August 16, 2005

Hotel to Condominium Conversions

Judith Shinsato has an interesting report in Building Industry Hawaii Online (May 2005) that begins to examine trends in hotel to condominium conversions. While feng shui consciously figures into the design process of some projects she has reported on, the lack of mention of Universal Design is surprising in as sophisticated a tourism market as Hawai'i.

Interestingly, the next piece in her column reports on accessibility retrofitting in private residences.

Doesn't it seem likely that the same needs driving owners to build inter-generational comfort into their private homes will cause buyer to choose universally designed condotels when the industry begins to build them?

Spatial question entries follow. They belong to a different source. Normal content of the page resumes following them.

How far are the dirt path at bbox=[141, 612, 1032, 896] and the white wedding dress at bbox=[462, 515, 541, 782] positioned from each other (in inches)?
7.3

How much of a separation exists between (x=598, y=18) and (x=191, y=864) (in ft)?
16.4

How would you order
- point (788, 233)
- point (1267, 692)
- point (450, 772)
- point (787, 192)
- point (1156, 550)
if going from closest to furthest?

On condotels from the article:


Colloquially known as the condotel, the hotel to condo conversion is being driven by a strong residential market, low interest rates, a lack of supply in condominium rooms to meet demand, lower grade hotels that are not earning adequate returns and a strong visitor industry that is doing well with both rates and occupancy, says F. Kevin Aucello, vice president and principal at CB Richard Ellis.
“A condotel is simply a hotel where the ownership of the hotel has been condominiumized from one owner to an owner for each of the rooms and common areas of the hotel. Though the ownership is separated, the property is still run as a standard hotel. (By comparison), a timeshare divides the hotel into rooms, which are then divided into intervals, either 50 one-week intervals, 25 two-week intervals, etc. No renovations are necessary, because only the ownership structure is changing; however, in practice, developers often buy the hotel, renovate it and then sell the units for a better price than if they did not renovate.”


Source:
http://64.233.179.104/search?q=cache:BDdxoEyzfD0J:www.buildingindustryhawaii.com/deepfreeze/bi505/055_renovation.asp+condotel+wheelchair&hl=en


Further Reading:

The print version of the August 8, 2005 edition of Travel Age West also covers the phenomenon in the article "Owning a Piece of Heaven." Here the author uses the term "vacation ownership" to include condotels and timeshares. Noticable here also is the lack of reference to industry utilization of Universal Design.